▸ Votre objectif:
Répondez à ces questions sur l'extrait ci-dessous :
(a) Selon Théophylacte, quelle matière sert à illustrer la mesure qu'on presse et qu'on fait déborder ?
(b) D'après Augustin, par les mérites de qui recevront-ils la récompense céleste ?
(c) Quel don, même modeste, Augustin cite-t-il ?

S. Cyr. Il nous montre ensuite avec quelle munificence, avec quelle libéralité nous serons récompensés par le Dieu qui donne avec largesse à ceux qui l'aiment: «Ils verseront dans votre sein une bonne mesure, pressée et remuée, et se répandant par dessus les bords». - Théophyl. C'est-à-dire: De même que pour mesurer largement une mesure de farine, vous la pressez, vous l'agitez, et vous en versez jusqu'à la faire déborder; de même le Seigneur versera dans votre sein une mesure abondante, et qui, pour ainsi dire, se répandra par dessus les bords. - S. Aug. (Quest. évang., 2, 8). Il dit: «Ils verseront», car ils recevront la récompense céleste par les mérites de ceux auxquels ils auront donné, ne fût-ce qu'un verre d'eau froide, parce qu'ils étaient disciples de Jésus-Christ (Mt 10,42).

▸ Lignes de données:
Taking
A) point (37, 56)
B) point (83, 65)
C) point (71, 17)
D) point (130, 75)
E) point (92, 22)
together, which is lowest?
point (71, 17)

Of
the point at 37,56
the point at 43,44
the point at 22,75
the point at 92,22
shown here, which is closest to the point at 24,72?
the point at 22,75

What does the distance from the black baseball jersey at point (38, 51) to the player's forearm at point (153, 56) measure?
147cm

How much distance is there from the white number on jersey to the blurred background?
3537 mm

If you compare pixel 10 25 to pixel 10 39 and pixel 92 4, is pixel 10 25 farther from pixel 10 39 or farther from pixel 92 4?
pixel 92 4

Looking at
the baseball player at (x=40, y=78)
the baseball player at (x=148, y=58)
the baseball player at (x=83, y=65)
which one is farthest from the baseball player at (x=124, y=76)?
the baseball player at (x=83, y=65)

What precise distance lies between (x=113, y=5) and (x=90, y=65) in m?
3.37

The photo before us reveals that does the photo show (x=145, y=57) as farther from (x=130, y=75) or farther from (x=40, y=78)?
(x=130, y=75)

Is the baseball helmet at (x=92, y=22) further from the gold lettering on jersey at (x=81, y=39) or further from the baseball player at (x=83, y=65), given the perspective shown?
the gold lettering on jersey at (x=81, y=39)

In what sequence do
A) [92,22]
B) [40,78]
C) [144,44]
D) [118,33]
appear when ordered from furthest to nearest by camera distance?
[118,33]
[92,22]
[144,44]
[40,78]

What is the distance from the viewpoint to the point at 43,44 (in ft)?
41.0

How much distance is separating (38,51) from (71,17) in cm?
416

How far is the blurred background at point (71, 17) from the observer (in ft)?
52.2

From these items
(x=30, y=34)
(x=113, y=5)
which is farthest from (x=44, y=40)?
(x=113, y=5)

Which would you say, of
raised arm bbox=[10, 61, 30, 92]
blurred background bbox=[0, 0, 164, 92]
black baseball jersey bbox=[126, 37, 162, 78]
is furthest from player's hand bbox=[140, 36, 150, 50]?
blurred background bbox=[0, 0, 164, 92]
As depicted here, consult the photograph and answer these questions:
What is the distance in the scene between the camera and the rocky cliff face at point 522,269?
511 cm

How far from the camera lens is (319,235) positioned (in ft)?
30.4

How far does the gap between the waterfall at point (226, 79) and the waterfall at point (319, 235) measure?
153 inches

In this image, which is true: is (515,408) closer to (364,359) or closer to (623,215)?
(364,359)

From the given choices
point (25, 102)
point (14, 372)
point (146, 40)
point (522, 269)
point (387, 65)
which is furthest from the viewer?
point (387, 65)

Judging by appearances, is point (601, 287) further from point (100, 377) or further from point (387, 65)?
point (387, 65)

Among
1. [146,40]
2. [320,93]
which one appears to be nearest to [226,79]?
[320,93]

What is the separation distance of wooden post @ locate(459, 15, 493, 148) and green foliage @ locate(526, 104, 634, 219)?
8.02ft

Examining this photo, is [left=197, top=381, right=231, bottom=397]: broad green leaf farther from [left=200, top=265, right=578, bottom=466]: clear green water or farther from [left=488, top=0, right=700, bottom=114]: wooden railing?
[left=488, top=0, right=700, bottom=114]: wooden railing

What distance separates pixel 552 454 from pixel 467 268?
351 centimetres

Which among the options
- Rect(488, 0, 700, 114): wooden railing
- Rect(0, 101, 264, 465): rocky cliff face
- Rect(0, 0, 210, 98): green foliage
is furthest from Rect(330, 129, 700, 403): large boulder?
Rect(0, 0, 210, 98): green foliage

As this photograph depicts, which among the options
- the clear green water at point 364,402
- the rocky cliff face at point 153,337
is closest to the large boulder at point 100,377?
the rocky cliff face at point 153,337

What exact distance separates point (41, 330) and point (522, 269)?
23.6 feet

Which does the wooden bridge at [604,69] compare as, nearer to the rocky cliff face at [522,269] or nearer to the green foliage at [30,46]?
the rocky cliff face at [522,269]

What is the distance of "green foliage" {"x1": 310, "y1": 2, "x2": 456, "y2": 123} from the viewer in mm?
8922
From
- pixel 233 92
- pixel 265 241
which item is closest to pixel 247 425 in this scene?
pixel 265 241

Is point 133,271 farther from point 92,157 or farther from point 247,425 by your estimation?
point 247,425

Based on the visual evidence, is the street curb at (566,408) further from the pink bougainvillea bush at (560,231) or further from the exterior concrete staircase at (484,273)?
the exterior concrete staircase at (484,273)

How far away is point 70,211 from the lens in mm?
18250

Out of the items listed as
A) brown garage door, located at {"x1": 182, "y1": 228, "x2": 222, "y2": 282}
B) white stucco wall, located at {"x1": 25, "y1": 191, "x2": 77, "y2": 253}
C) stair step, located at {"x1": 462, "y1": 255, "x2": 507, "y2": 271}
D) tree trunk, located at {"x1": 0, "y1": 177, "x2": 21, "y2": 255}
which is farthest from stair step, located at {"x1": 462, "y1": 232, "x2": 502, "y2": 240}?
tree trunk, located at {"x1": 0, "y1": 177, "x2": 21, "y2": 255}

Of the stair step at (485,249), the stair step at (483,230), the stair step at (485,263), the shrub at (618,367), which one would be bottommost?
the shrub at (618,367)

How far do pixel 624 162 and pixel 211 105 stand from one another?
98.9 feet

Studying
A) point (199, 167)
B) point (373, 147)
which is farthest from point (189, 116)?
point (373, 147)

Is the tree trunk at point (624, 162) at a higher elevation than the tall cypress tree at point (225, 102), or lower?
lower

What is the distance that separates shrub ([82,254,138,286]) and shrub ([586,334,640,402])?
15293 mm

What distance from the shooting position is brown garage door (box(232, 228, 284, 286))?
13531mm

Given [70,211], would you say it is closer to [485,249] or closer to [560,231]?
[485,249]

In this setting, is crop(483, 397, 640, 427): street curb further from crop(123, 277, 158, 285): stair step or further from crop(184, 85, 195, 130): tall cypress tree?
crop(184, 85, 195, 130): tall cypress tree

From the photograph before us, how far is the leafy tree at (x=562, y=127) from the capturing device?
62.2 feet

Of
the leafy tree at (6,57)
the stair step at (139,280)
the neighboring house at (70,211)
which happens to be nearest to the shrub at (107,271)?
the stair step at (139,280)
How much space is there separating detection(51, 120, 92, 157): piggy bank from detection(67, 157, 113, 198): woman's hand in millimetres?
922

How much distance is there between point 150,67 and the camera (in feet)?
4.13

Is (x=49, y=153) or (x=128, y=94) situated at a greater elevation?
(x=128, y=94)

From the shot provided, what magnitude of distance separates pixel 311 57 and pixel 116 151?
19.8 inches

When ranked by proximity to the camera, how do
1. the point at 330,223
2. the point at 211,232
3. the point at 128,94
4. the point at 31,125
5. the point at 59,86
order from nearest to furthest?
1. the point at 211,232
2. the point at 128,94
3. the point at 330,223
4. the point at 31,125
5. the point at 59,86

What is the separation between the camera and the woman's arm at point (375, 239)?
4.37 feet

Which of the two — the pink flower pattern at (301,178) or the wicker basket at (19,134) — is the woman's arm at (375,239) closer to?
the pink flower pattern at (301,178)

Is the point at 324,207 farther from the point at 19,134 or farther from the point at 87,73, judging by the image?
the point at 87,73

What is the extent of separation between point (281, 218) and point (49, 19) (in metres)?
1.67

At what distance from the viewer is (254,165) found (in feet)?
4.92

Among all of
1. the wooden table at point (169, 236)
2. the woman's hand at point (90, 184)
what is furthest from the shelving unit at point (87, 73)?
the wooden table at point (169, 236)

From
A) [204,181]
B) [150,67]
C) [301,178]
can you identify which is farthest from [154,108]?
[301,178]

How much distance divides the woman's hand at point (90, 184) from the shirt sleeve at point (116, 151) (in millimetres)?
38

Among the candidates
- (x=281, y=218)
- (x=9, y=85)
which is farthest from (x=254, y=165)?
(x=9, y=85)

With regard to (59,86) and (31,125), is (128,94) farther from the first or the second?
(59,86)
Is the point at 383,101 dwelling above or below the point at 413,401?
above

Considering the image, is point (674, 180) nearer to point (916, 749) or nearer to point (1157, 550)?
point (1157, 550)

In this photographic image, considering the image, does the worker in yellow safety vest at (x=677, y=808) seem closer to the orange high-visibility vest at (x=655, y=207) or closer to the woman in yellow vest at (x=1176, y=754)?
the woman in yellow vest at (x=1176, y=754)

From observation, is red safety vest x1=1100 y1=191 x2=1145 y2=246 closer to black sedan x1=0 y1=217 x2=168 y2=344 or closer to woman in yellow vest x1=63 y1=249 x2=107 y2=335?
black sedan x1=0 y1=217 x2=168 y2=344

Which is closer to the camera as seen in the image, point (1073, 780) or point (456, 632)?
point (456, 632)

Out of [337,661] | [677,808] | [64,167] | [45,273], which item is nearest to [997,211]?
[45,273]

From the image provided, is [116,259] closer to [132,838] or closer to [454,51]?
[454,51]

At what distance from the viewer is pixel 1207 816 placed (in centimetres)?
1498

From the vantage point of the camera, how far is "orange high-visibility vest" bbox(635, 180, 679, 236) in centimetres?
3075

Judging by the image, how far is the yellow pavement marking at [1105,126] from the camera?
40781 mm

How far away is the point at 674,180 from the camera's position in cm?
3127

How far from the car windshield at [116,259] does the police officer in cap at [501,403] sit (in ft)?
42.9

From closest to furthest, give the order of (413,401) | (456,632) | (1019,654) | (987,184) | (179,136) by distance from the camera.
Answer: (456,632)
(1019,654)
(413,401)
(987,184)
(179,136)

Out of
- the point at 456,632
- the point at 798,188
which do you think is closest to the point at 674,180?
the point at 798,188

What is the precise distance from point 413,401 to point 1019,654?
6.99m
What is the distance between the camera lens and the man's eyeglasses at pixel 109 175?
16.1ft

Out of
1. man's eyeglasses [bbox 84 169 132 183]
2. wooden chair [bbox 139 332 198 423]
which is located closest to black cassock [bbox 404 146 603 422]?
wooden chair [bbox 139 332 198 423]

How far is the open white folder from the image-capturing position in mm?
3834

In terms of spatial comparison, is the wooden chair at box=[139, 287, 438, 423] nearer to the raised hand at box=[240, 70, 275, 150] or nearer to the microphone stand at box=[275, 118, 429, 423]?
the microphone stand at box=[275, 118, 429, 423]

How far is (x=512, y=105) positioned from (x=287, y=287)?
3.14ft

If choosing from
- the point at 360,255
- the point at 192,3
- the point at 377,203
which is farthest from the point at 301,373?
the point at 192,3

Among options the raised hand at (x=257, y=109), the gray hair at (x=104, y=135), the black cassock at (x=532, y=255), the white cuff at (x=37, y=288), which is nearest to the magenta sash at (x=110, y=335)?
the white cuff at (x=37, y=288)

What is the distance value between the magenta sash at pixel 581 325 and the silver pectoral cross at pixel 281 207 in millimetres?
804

▸ Résultat:
(a) La farine.
(b) Par les mérites de ceux auxquels ils auront donné.
(c) Un verre d'eau froide.